[Records excerpted from a collection]
- - -
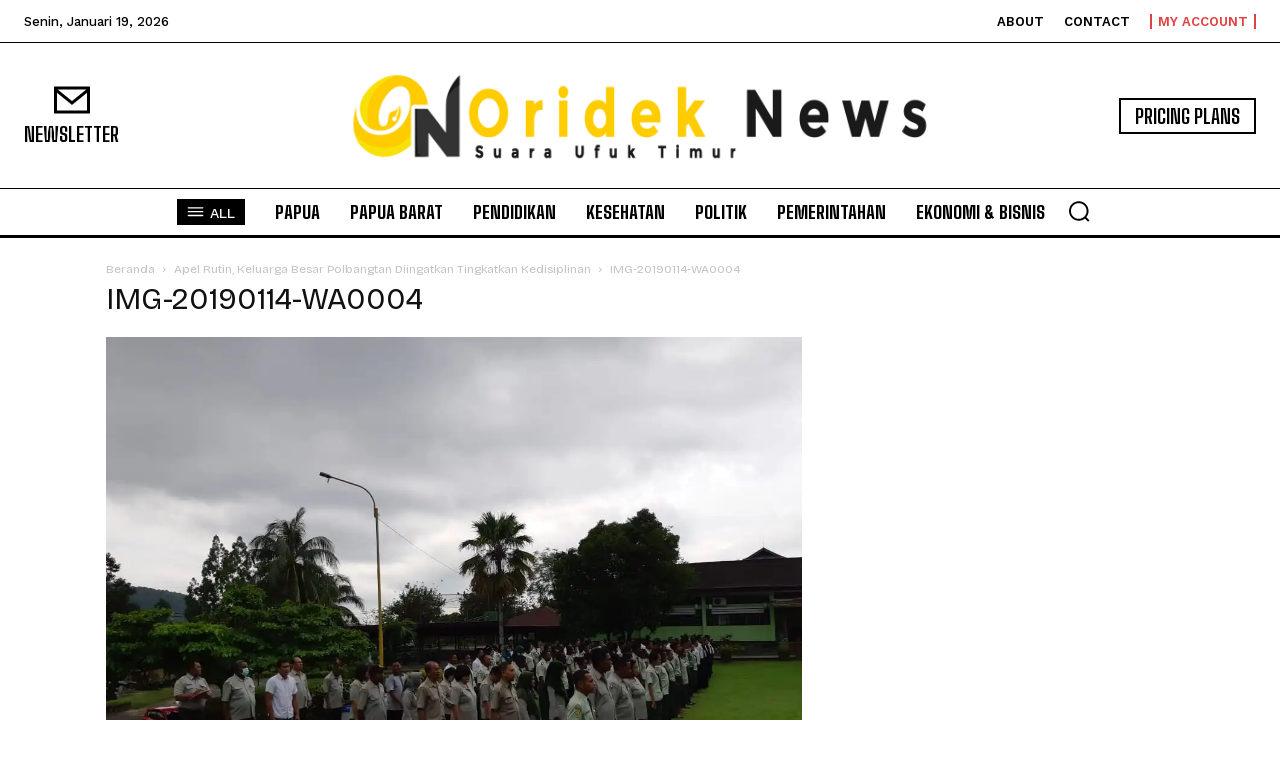

--- FILE ---
content_type: text/html; charset=utf-8
request_url: https://www.google.com/recaptcha/api2/aframe
body_size: 268
content:
<!DOCTYPE HTML><html><head><meta http-equiv="content-type" content="text/html; charset=UTF-8"></head><body><script nonce="9XW3zoE2ymlOHq38b5tHoQ">/** Anti-fraud and anti-abuse applications only. See google.com/recaptcha */ try{var clients={'sodar':'https://pagead2.googlesyndication.com/pagead/sodar?'};window.addEventListener("message",function(a){try{if(a.source===window.parent){var b=JSON.parse(a.data);var c=clients[b['id']];if(c){var d=document.createElement('img');d.src=c+b['params']+'&rc='+(localStorage.getItem("rc::a")?sessionStorage.getItem("rc::b"):"");window.document.body.appendChild(d);sessionStorage.setItem("rc::e",parseInt(sessionStorage.getItem("rc::e")||0)+1);localStorage.setItem("rc::h",'1768791571140');}}}catch(b){}});window.parent.postMessage("_grecaptcha_ready", "*");}catch(b){}</script></body></html>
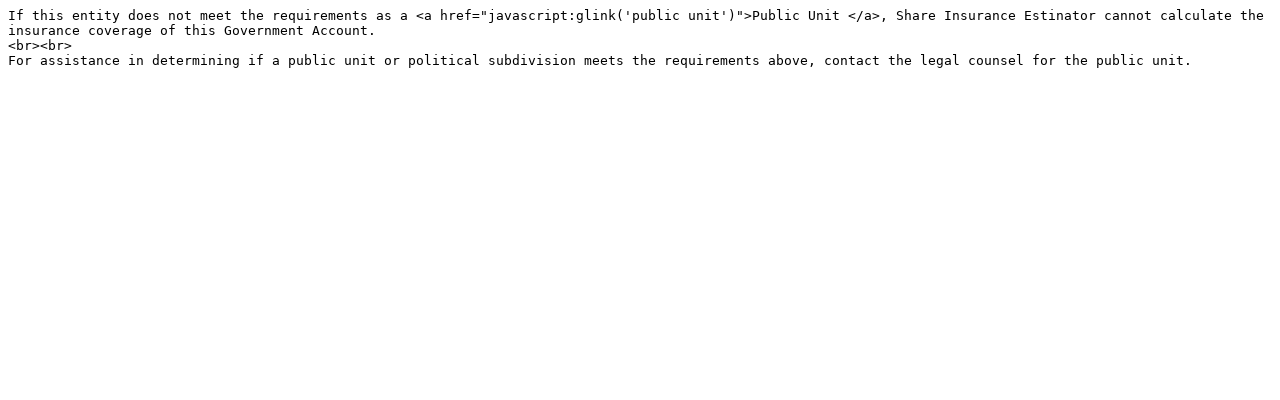

--- FILE ---
content_type: text/plain; charset=UTF-8
request_url: https://mycreditunion.gov/sites/default/page-content/share-insurance-estimator/messages/public_unit_definition_valid_failed.txt
body_size: -192
content:
If this entity does not meet the requirements as a <a href="javascript:glink('public unit')">Public Unit </a>, Share Insurance Estinator cannot calculate the insurance coverage of this Government Account.
<br><br>
For assistance in determining if a public unit or political subdivision meets the requirements above, contact the legal counsel for the public unit.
- - -
* [Task to complete]
With the pictures left out, write out all of the data exactly.

* [Exercise output]
--- FILE ---
content_type: text/html; charset=utf-8
request_url: https://www.google.com/recaptcha/api2/aframe
body_size: 268
content:
<!DOCTYPE HTML><html><head><meta http-equiv="content-type" content="text/html; charset=UTF-8"></head><body><script nonce="9XW3zoE2ymlOHq38b5tHoQ">/** Anti-fraud and anti-abuse applications only. See google.com/recaptcha */ try{var clients={'sodar':'https://pagead2.googlesyndication.com/pagead/sodar?'};window.addEventListener("message",function(a){try{if(a.source===window.parent){var b=JSON.parse(a.data);var c=clients[b['id']];if(c){var d=document.createElement('img');d.src=c+b['params']+'&rc='+(localStorage.getItem("rc::a")?sessionStorage.getItem("rc::b"):"");window.document.body.appendChild(d);sessionStorage.setItem("rc::e",parseInt(sessionStorage.getItem("rc::e")||0)+1);localStorage.setItem("rc::h",'1768791571140');}}}catch(b){}});window.parent.postMessage("_grecaptcha_ready", "*");}catch(b){}</script></body></html>

--- FILE ---
content_type: text/plain; charset=UTF-8
request_url: https://mycreditunion.gov/sites/default/page-content/share-insurance-estimator/messages/public_unit_definition_valid_failed.txt
body_size: -192
content:
If this entity does not meet the requirements as a <a href="javascript:glink('public unit')">Public Unit </a>, Share Insurance Estinator cannot calculate the insurance coverage of this Government Account.
<br><br>
For assistance in determining if a public unit or political subdivision meets the requirements above, contact the legal counsel for the public unit.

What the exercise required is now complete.